Alessandria … at the crossroads of Turin, Genoa and Milan
The Piedmont town of Alessandria sits some 80km south-east of Turin, roughly the same distance due north of Genoa, and a similar distance south-west of Milan. Today its strategic importance exists mainly as a major transport hub, with the railway mainlines and major motorways having intersections here. A millennium ago, this positioning was more militarily important, and it was to this that Alessandria owed its rise in the twelfth century.
There was an existing town here in 1168, when the Lombard League decided to fortify the town, using it as a base to defend northern Italy against the predations of Barbarossa. The League had been founded a year earlier, uniting 26 of the major northern Italian cities (including Milan, Cremona, Padua, Treviso and Verona), and it had the support of Pope Alexander III, who was keen to see a rival face down Barbarossa, the Holy Roman Emperor, and thus the Pope’s major religio-political rival on the European mainland. The comuni of northern Italian proudly valued their independence and feared the imperial ambitions of Barbarossa. Standing as it did in the lands of the Marchese of Monferrato (an ally of the Holy Roman Emperor) the new fortress was considered the perfect geographical and strategic base at which to take a stand against Barbarossa. The new city was duly christened ‘Alessandria’ in honour of the Pope … and as a direct challenge to the Empire.
The clash came during 1174-75 when the Emperor’s forces laid siege to the new town. Anticipating the attack, the Lombard League had ensured that not only was the town well fortified, but well supplied with grain too, and after an 18-month siege the Imperial forces, sorely weakened by malaria, drew back. A more colourful local legend has a peasant named Gagliaudo outsmarting Barbarossa. As supplies in Alessandria ran low, Gagliaudo took the last of the grain and fed his cow to bursting. He then left the city with the beast and allowed himself to be ambushed by Imperial soldiers. The hungry soldiers slaughtered the cow for cooking and were astonished to find its belly full of grain. Our crafty peasant then explained that there was so more grain left in the town than the people could eat, and so they were feeding up their cattle. The Emperor, losing faith in his siege, ordered the retreat.
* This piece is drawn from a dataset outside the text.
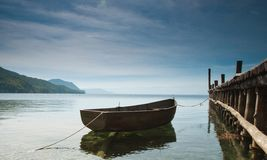 The Pier. The beauty of the lake and the boat caught up in the dock Stock Images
Plucky little Alessandria won a charter as a free comune in 1198 but internecine fighting, so typical of the city states of medieval Italy, saw warfare with Asti. In 1348 the Visconti (all-powerful rulers of Milan and, incidentally, the family of Italian moviemaker Luchino Visconti) invaded. Passing in turn to the Sforza family (which inherited the Visconti possessions) Alessandria then became part of Savoy in 1707 and, subsequently, a territory of Piedmont.
Alessandria, Napoleon, Marengo and the House of Savoy
Northern Italian towns became used to the buffetings handed out by war and politics, and in 1800, after Napoleon’s victory at the Battle of Marengo, Alessandria became a French possession. In 1814, with the fall of Napoleon, Alessandria was back in Savoy, and now part of the Kingdom of Sardinia.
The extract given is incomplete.